Think about splitting the 4-bit signal from the Opcode into two 2-bit signals (dcba -> xxdc , xxba). You need the outputs of two demultiplexers to form eight outputs. Control these demultiplexers with one part of the Opcode. Add another demultiplexer and connect its input to a constant 0001 and its control input to the other part of the Opcode. Connect the first two outputs of this demultiplexer to the inputs of the first two demultiplexers.

Test your instruction decoding design to see if it matches the behaviour in Table 2.

Checkpoint: show your processor design to a TA or staff member for feedback.

#### 4 Extra tasks

These are the two design problems posed in the lecture. Here you can test your design. Please only attempt these tasks when you have done all other sections.

#### 4.1 Transfer data between memories without a change

You have two memory components. Design a circuit to copy the content of the first 16 bytes from the first memory to the first 16 bytes of the second memory.
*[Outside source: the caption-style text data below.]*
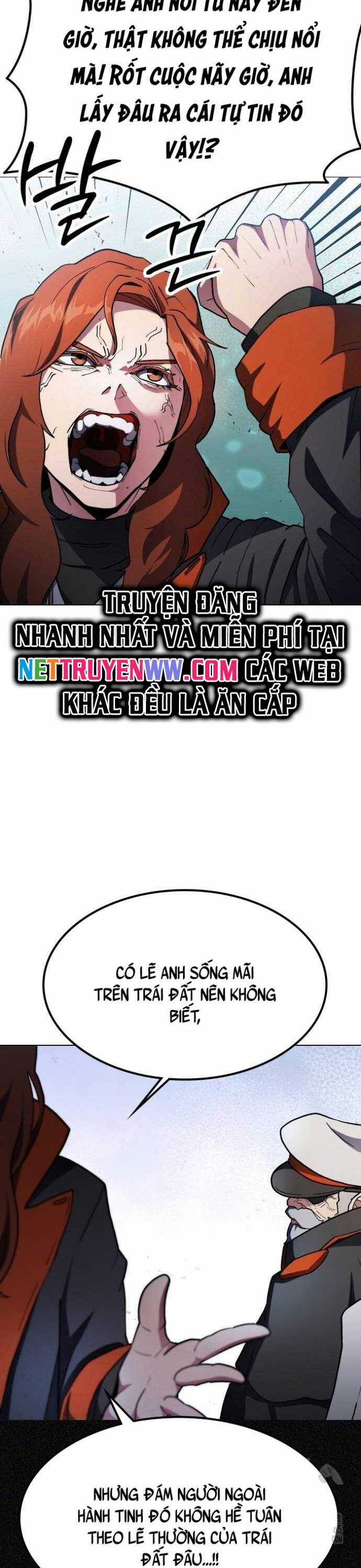 Đỉnh Phong Chi Tinh - Chapter 8 - Trang 10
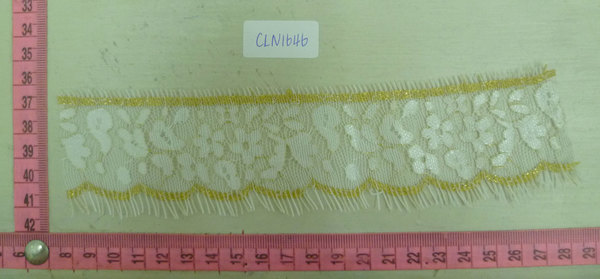 CLN1646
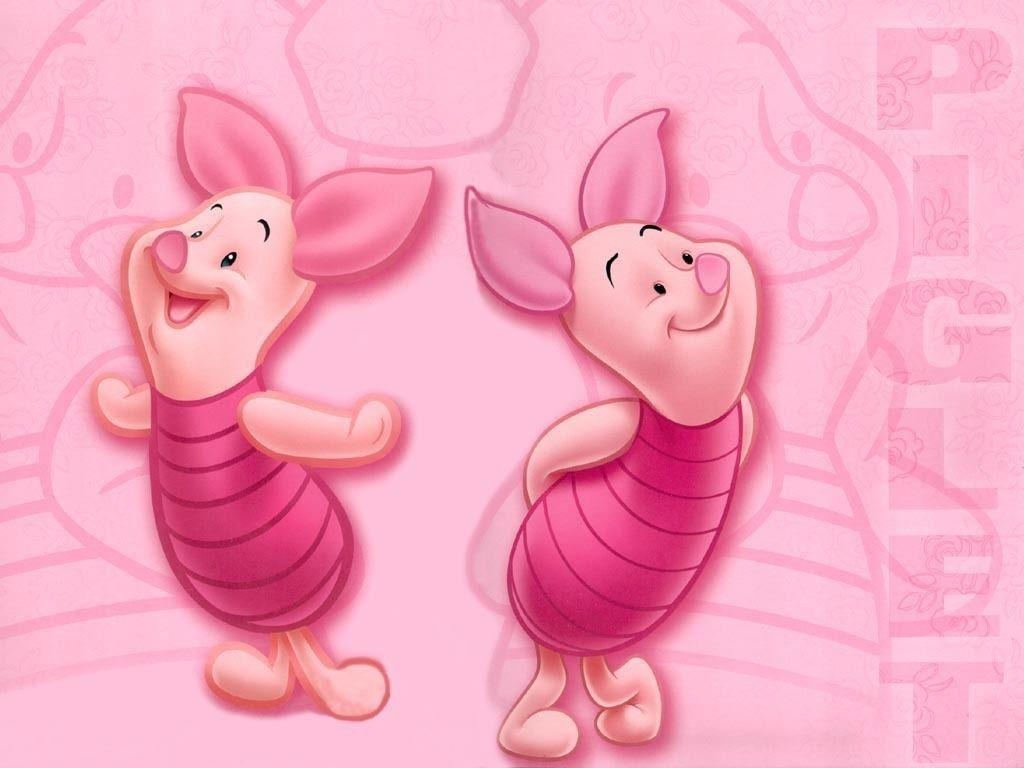 1030x770 Piglet Wallpaper the Pooh Wallpaper, Desktop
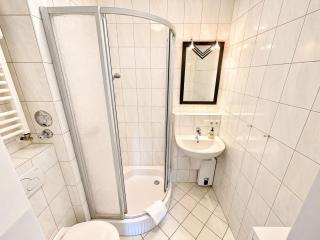 Appartement-18-A194 - 2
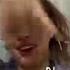 Melisa I Kendon Fationit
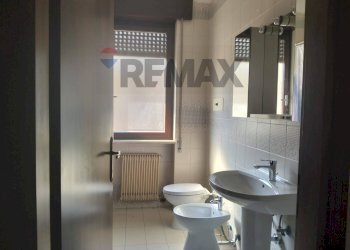 Bagno - Apartment Isola Vicentina - photo 13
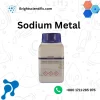 Sodium Metal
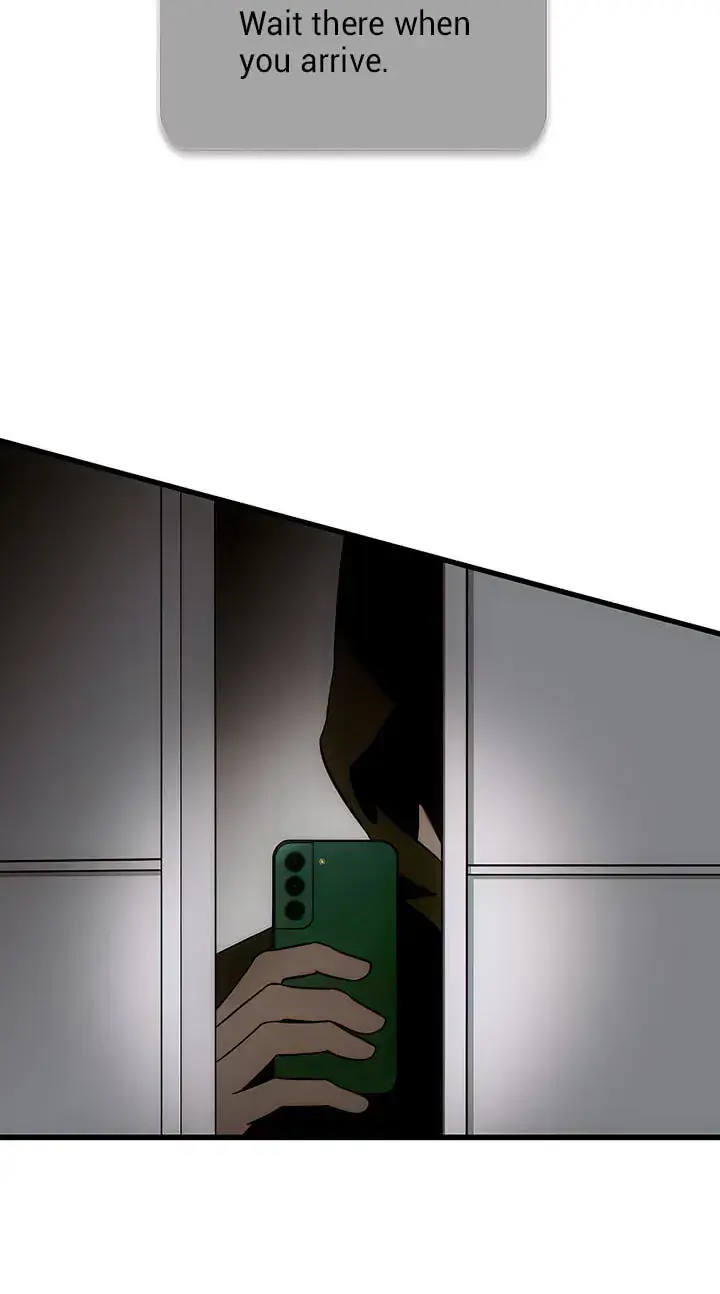 Devil's Wish Chapter 97 Page 75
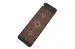 Heated Nano Diamond Tourmaline Stone Thermal Heating Mat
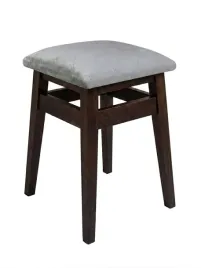 taboret-drewniany-siedzisko-dab-lancelot-dab-craft-dab-sonoma-dab-wotan
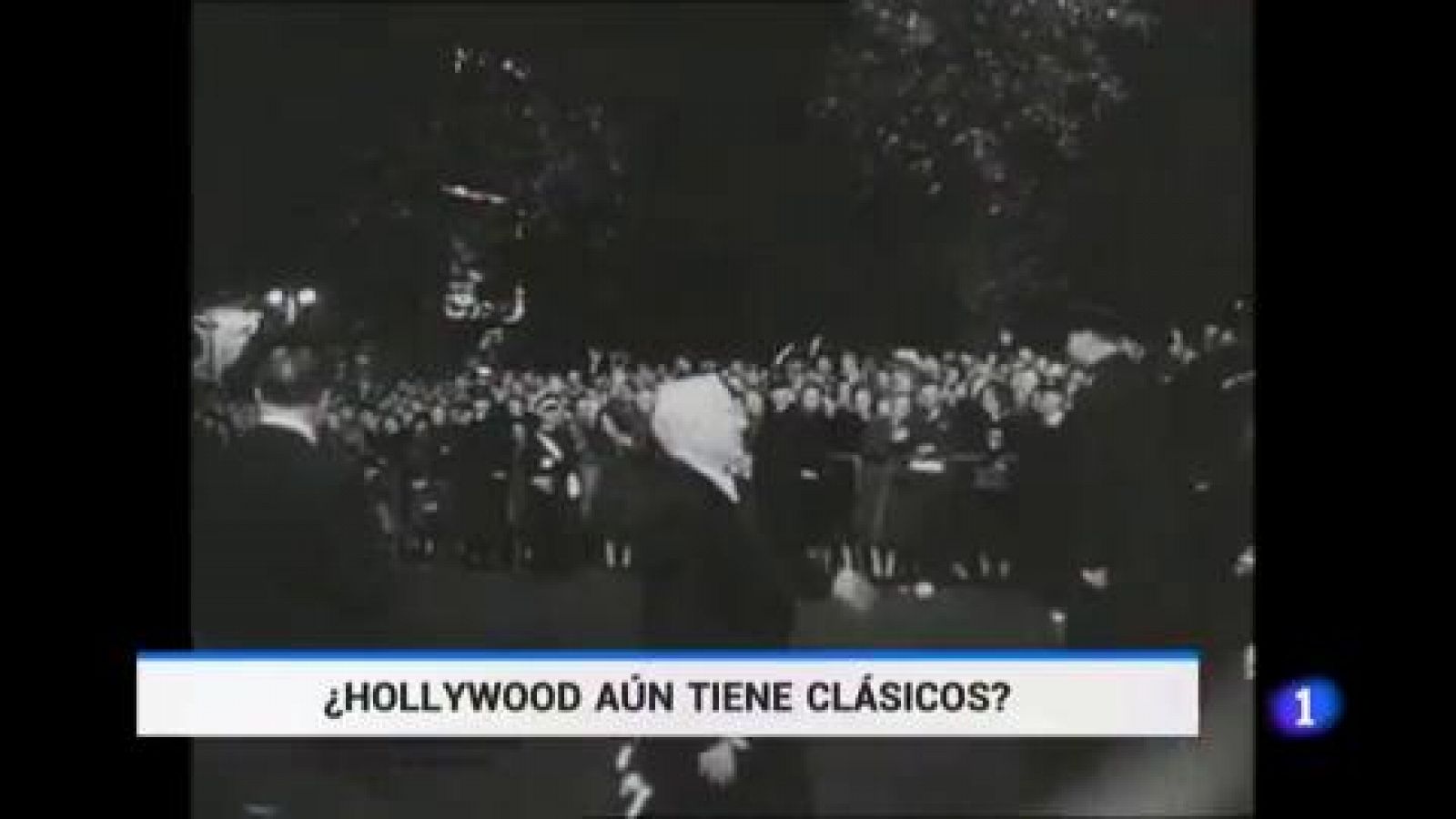 Tras la muerte de Olivia de Havilland nos preguntamos qué queda de aquel glamour del Hollywood clásico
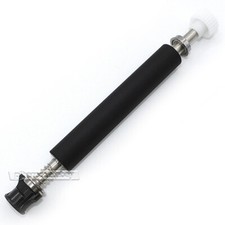 Kit Platen Roller for TSC MH240 MH340 Thermal Label Printer 98-0600008-00LF picture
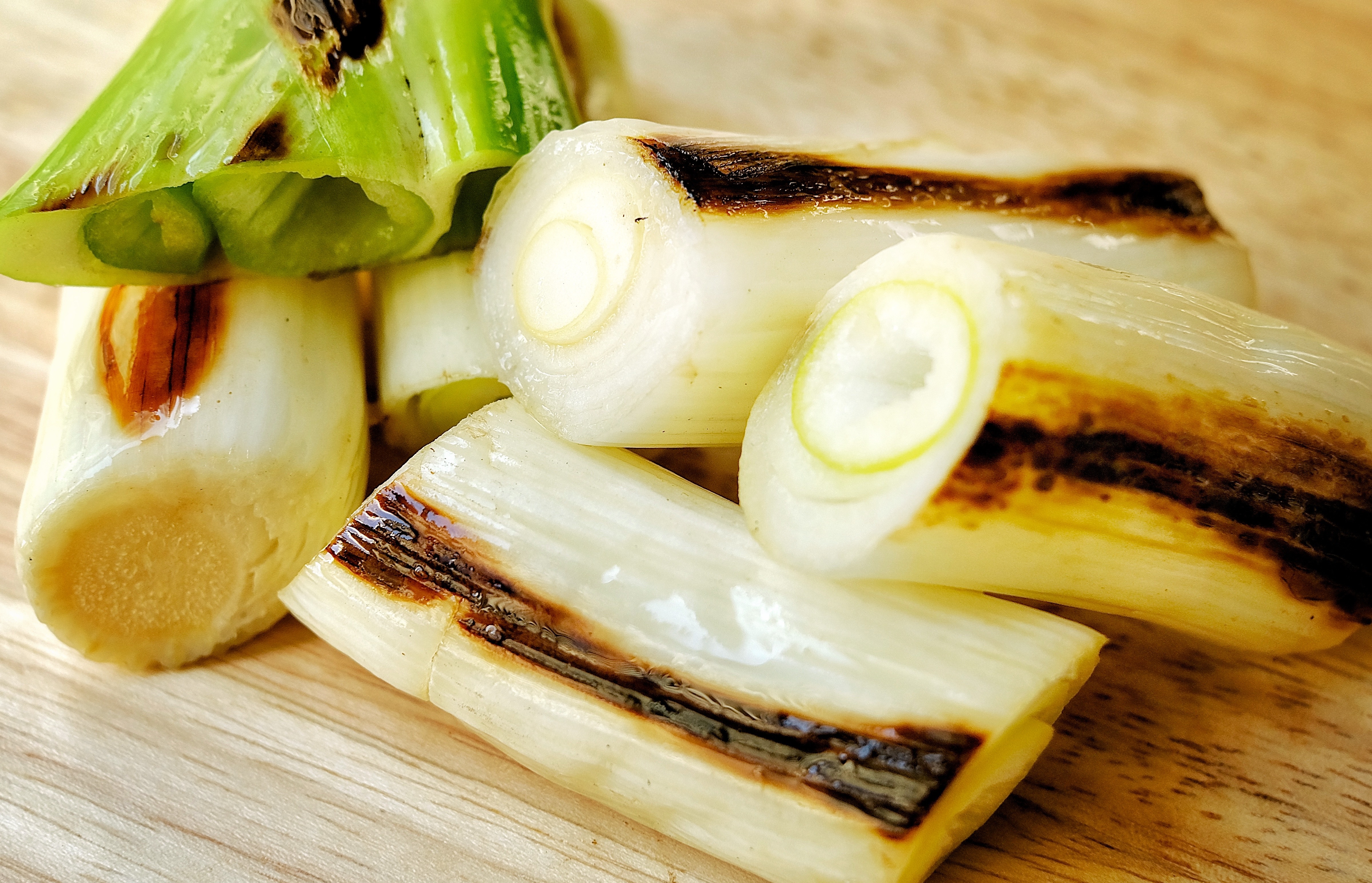 今が旬「新里ねぎ」 土付き 3kg GIマーク取得のブランド野菜 12/1解禁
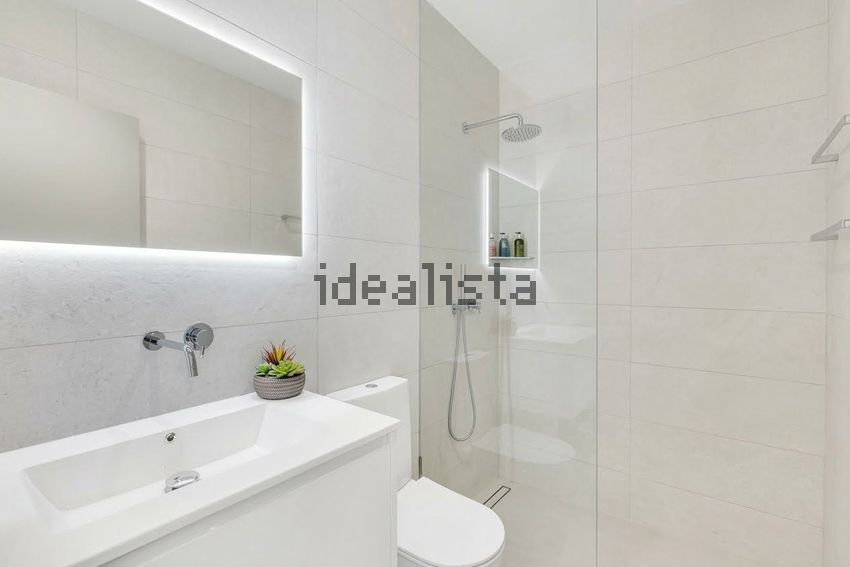 Apartamento T3 à venda em Vau, Óbidos — foto 5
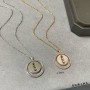MESSIKA Necklace 41019E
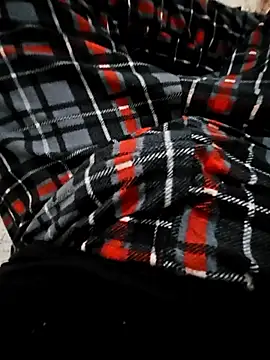 skiciyunis online show from 02/27/26, 05:24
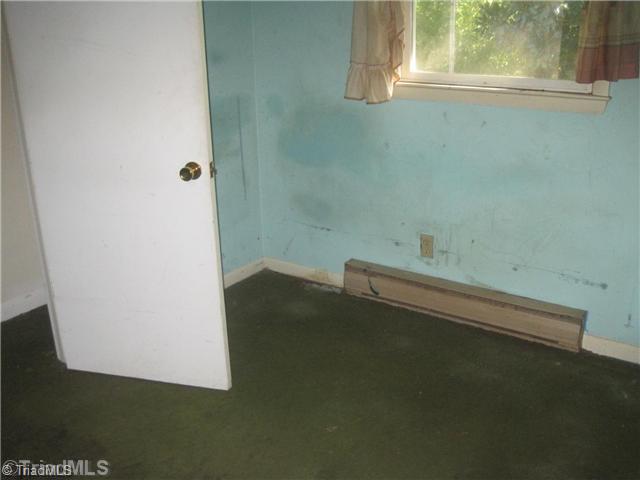 516 Conley Road Morganton, NC 28655 - Photo 6 of 9 1st Bedroom.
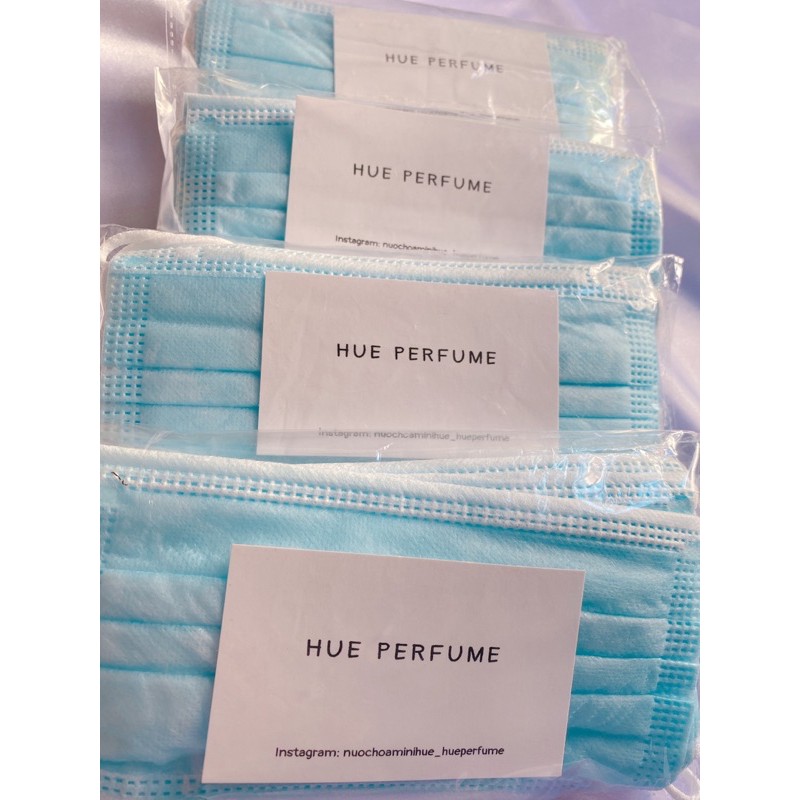 𝟏𝟎 𝐜𝐡𝐢𝐞̂́𝐜 𝐊𝐡𝐚̂̉𝐮 𝐭𝐫𝐚𝐧𝐠 y tế 4 lớp kháng khuẩn giá ưu đãi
#### 4.2 Transfer data between memories with a change

Extra challenge. Design a circuit to move the data from the first memory to the second memory. Treat each four bits of the data separately. When moving the data, if the the value of any four bits (low or high) is equal to zero, then move 0xf instead of zero. Otherwise, copy the data as it is.

For example:

- 0x02 should be stored in the second memory as 0xf2
- 0x13 should be stored in the second memory as 0x13
- 0x60 should be stored in the second memory as 0x6f
- 0x00 should be stored in the second memory as 0xff

Hint: you might want to use the AU component in comparison mode. For more information about this mode, check the description of the ModuleSim components in Blackboard.

# Well done for completing the first Simple CPU lab.